_THE REQUEST_
Please rewrite all the rows below as a numbered list with one line per number, skipping blank lines and leaving out the pictures.

_STORED ROWS_

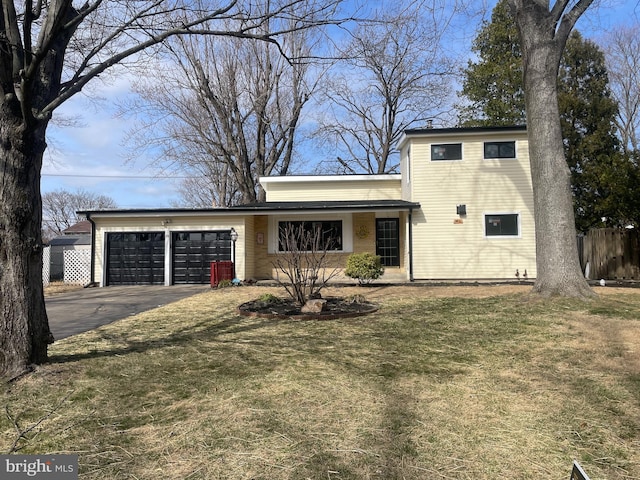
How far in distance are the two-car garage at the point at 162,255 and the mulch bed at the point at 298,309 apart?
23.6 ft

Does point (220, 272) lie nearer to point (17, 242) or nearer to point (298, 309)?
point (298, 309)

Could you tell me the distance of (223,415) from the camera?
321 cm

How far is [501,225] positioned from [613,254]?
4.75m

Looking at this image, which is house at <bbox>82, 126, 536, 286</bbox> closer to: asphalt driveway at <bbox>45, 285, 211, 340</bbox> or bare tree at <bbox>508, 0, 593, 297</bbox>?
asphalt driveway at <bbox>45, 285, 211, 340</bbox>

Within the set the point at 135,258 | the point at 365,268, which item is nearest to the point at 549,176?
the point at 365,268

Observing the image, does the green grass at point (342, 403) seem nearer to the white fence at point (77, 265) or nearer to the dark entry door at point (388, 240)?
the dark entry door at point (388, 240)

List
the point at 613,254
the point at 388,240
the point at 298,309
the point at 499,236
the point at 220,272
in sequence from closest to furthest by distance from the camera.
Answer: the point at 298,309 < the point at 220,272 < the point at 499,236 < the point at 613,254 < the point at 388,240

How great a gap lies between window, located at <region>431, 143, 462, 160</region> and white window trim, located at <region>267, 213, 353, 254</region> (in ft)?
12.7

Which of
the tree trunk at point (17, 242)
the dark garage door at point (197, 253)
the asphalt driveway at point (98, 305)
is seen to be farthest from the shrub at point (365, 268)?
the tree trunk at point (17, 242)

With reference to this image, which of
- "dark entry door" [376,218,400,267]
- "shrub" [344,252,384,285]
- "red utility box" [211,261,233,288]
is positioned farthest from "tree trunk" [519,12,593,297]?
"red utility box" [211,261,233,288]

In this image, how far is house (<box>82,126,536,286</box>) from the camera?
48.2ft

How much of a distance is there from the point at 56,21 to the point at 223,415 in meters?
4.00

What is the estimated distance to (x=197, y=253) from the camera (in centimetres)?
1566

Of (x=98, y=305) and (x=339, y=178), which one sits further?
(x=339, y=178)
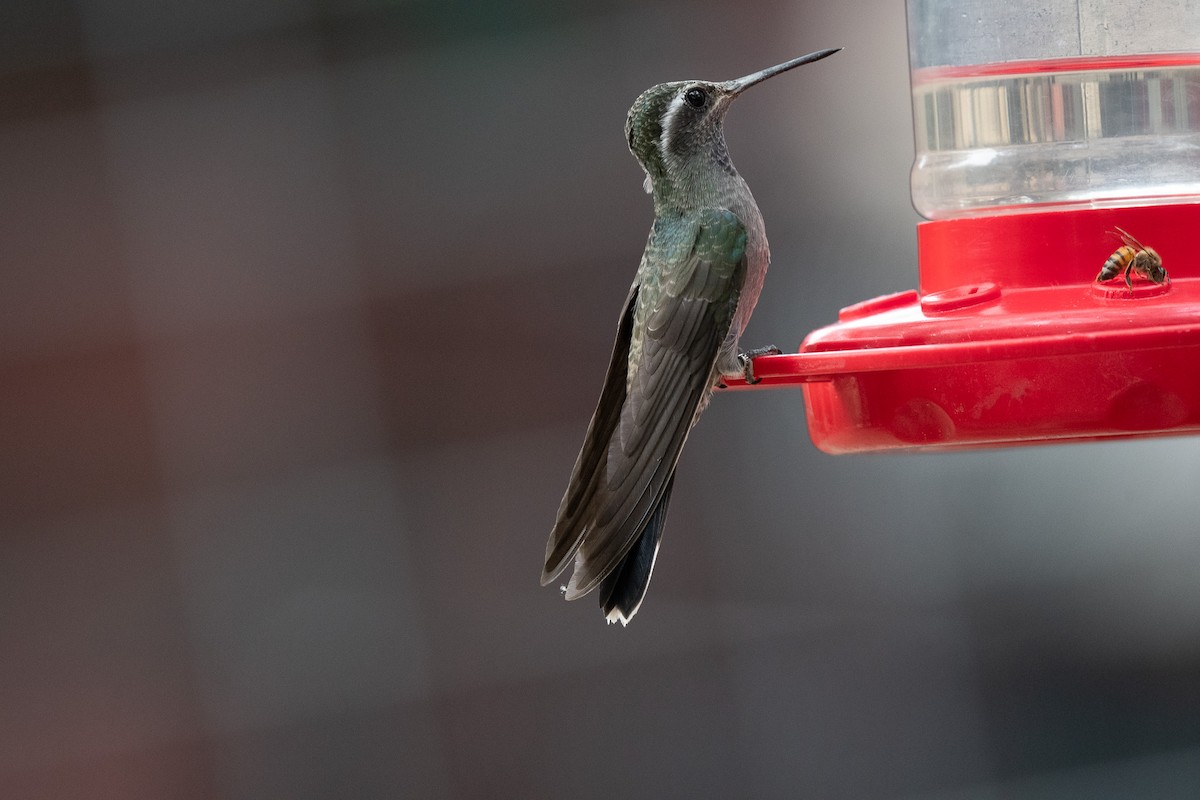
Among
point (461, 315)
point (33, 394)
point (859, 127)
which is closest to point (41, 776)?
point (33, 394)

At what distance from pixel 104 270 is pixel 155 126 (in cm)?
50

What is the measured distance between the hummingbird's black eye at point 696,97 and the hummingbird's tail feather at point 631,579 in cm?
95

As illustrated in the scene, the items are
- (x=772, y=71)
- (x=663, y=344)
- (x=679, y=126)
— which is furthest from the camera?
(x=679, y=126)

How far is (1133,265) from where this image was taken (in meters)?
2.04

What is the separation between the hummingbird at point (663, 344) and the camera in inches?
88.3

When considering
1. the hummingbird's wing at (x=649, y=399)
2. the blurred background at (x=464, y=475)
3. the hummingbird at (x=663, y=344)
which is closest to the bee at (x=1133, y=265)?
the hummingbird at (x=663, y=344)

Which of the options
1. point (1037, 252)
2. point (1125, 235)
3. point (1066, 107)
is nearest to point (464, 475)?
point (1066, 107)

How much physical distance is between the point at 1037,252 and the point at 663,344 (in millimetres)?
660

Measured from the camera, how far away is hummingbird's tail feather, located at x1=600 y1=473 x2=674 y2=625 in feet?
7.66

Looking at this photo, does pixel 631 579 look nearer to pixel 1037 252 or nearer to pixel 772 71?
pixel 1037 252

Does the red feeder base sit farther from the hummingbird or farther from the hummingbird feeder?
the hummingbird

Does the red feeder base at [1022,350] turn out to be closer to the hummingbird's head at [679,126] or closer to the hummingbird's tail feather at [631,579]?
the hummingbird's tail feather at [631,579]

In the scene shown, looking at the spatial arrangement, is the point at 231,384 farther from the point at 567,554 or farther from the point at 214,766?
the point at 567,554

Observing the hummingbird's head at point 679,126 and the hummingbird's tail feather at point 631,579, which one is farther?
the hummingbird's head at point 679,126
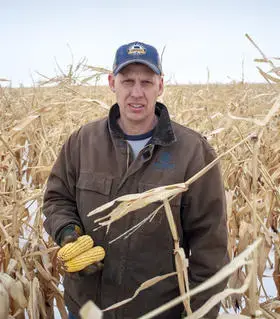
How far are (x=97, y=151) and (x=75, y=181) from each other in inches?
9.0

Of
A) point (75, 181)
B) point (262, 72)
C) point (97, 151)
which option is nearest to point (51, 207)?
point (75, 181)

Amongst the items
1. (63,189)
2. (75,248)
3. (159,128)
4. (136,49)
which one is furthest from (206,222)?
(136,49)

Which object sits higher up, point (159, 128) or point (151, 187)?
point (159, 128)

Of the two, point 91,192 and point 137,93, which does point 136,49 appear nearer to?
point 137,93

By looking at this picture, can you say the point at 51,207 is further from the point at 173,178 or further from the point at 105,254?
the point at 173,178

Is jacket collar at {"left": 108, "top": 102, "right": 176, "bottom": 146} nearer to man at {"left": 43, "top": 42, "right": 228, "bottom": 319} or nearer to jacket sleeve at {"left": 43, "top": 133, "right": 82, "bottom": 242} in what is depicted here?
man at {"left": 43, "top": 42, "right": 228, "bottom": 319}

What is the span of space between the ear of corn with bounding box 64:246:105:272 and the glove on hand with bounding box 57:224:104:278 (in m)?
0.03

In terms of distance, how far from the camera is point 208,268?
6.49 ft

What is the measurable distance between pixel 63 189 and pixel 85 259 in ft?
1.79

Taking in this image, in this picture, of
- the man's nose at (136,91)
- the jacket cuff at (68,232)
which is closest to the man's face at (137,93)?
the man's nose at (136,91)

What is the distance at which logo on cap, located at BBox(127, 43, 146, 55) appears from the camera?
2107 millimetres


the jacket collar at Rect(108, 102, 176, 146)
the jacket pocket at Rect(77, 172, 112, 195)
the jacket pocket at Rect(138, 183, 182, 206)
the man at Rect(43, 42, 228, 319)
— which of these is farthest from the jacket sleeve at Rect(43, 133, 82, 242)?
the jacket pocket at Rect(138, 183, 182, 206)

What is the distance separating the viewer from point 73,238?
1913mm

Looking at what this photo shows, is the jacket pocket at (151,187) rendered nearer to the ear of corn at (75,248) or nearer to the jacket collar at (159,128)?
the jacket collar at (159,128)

_FULL RESPONSE_
1. How far in distance are the two-car garage at the point at 162,255 and the mulch bed at the point at 298,309 apart?
2. 23.6 ft
3. Does point (220, 272) lie nearer to point (17, 242) or nearer to point (298, 309)?
4. point (298, 309)
5. Could you tell me the distance of (223,415) from the camera?
6. 321 cm
7. How far is [501,225] positioned from [613,254]?
8. 4.75m
9. Looking at this image, which is house at <bbox>82, 126, 536, 286</bbox> closer to: asphalt driveway at <bbox>45, 285, 211, 340</bbox> or bare tree at <bbox>508, 0, 593, 297</bbox>?
10. asphalt driveway at <bbox>45, 285, 211, 340</bbox>
11. Within the set the point at 135,258 | the point at 365,268, which item is nearest to the point at 549,176?
12. the point at 365,268
13. Observing the image, does the green grass at point (342, 403) seem nearer to the white fence at point (77, 265) or nearer to the dark entry door at point (388, 240)?
14. the dark entry door at point (388, 240)
15. List
16. the point at 613,254
17. the point at 388,240
18. the point at 298,309
19. the point at 499,236
20. the point at 220,272
21. in sequence from closest to furthest by distance from the camera.
22. Answer: the point at 298,309 < the point at 220,272 < the point at 499,236 < the point at 613,254 < the point at 388,240
23. How great a gap lies between window, located at <region>431, 143, 462, 160</region> and white window trim, located at <region>267, 213, 353, 254</region> (in ft)?
24. 12.7
25. Which of
26. the tree trunk at point (17, 242)
27. the dark garage door at point (197, 253)
28. the asphalt driveway at point (98, 305)
29. is seen to be farthest from the shrub at point (365, 268)?
30. the tree trunk at point (17, 242)
31. With reference to this image, which of
32. - "dark entry door" [376,218,400,267]
33. - "shrub" [344,252,384,285]
34. - "red utility box" [211,261,233,288]
35. is positioned farthest from "tree trunk" [519,12,593,297]?
36. "red utility box" [211,261,233,288]
37. In this image, how far is house (<box>82,126,536,286</box>) from the camera?
38. 48.2ft
39. How much of a distance is there from the point at 56,21 to the point at 223,415 in meters?
40. 4.00
41. What is the estimated distance to (x=197, y=253) from the camera (in centimetres)?
42. 1566
43. Of (x=98, y=305) and (x=339, y=178), which one sits further?
44. (x=339, y=178)
45. Among
46. point (461, 315)
47. point (33, 394)
48. point (859, 127)
49. which is closest to point (41, 776)?
50. point (33, 394)
51. At what distance from pixel 104 270 is pixel 155 126 (in cm)?
52. 50
53. What is the measured distance between the hummingbird's black eye at point 696,97 and the hummingbird's tail feather at point 631,579 in cm?
54. 95
55. As illustrated in the scene, the items are
56. - (x=772, y=71)
57. - (x=663, y=344)
58. - (x=679, y=126)
59. — which is furthest from the camera?
60. (x=679, y=126)
61. How far is (1133,265) from where this image was taken (in meters)?
62. 2.04
63. What is the separation between the hummingbird at point (663, 344) and the camera in inches?
64. 88.3
65. When considering
66. 1. the hummingbird's wing at (x=649, y=399)
67. 2. the blurred background at (x=464, y=475)
68. 3. the hummingbird at (x=663, y=344)
69. which is closest to the bee at (x=1133, y=265)?
70. the hummingbird at (x=663, y=344)
71. Which of the options
72. 1. point (1037, 252)
73. 2. point (1125, 235)
74. 3. point (1066, 107)
75. is nearest to point (464, 475)?
76. point (1066, 107)
77. How much physical distance is between the point at 1037,252 and the point at 663,344 (in millimetres)?
78. 660
79. Measured from the camera, how far away is hummingbird's tail feather, located at x1=600 y1=473 x2=674 y2=625 in feet?
80. 7.66
81. Looking at this photo, does pixel 631 579 look nearer to pixel 1037 252 or nearer to pixel 772 71?
82. pixel 1037 252
83. Does the red feeder base sit farther from the hummingbird or farther from the hummingbird feeder?
84. the hummingbird
85. Does the red feeder base at [1022,350] turn out to be closer to the hummingbird's head at [679,126] or closer to the hummingbird's tail feather at [631,579]?
86. the hummingbird's tail feather at [631,579]
87. In the scene shown, looking at the spatial arrangement, is the point at 231,384 farther from the point at 567,554 or farther from the point at 214,766?
88. the point at 567,554
89. Observing the hummingbird's head at point 679,126 and the hummingbird's tail feather at point 631,579, which one is farther?
90. the hummingbird's head at point 679,126
91. How far are (x=97, y=151) and (x=75, y=181) from each other in inches?
92. 9.0
93. Of
94. A) point (75, 181)
95. B) point (262, 72)
96. C) point (97, 151)
97. which option is nearest to point (51, 207)?
98. point (75, 181)
99. Amongst the items
100. 1. (63,189)
101. 2. (75,248)
102. 3. (159,128)
103. 4. (136,49)
104. which one is furthest from (206,222)?
105. (136,49)
106. Which object sits higher up, point (159, 128) or point (151, 187)?
107. point (159, 128)
108. Of the two, point 91,192 and point 137,93, which does point 136,49 appear nearer to?
109. point 137,93
110. By looking at this picture, can you say the point at 51,207 is further from the point at 173,178 or further from the point at 105,254?
111. the point at 173,178
112. Is jacket collar at {"left": 108, "top": 102, "right": 176, "bottom": 146} nearer to man at {"left": 43, "top": 42, "right": 228, "bottom": 319} or nearer to jacket sleeve at {"left": 43, "top": 133, "right": 82, "bottom": 242} in what is depicted here?
113. man at {"left": 43, "top": 42, "right": 228, "bottom": 319}
114. What is the span of space between the ear of corn with bounding box 64:246:105:272 and the glove on hand with bounding box 57:224:104:278 (in m)?
115. 0.03
116. In terms of distance, how far from the camera is point 208,268?
117. 6.49 ft
118. What is the measurable distance between pixel 63 189 and pixel 85 259 in ft?
119. 1.79
120. Taking in this image, in this picture, of
121. - the man's nose at (136,91)
122. - the jacket cuff at (68,232)
123. which is closest to the man's face at (137,93)?
124. the man's nose at (136,91)
125. What is the distance at which logo on cap, located at BBox(127, 43, 146, 55) appears from the camera?
126. 2107 millimetres
127. the jacket collar at Rect(108, 102, 176, 146)
128. the jacket pocket at Rect(77, 172, 112, 195)
129. the jacket pocket at Rect(138, 183, 182, 206)
130. the man at Rect(43, 42, 228, 319)
131. — which of these is farthest from the jacket sleeve at Rect(43, 133, 82, 242)?
132. the jacket pocket at Rect(138, 183, 182, 206)
133. What is the distance separating the viewer from point 73,238?
134. 1913mm
135. Looking at what this photo shows, is the jacket pocket at (151,187) rendered nearer to the ear of corn at (75,248) or nearer to the jacket collar at (159,128)?
136. the jacket collar at (159,128)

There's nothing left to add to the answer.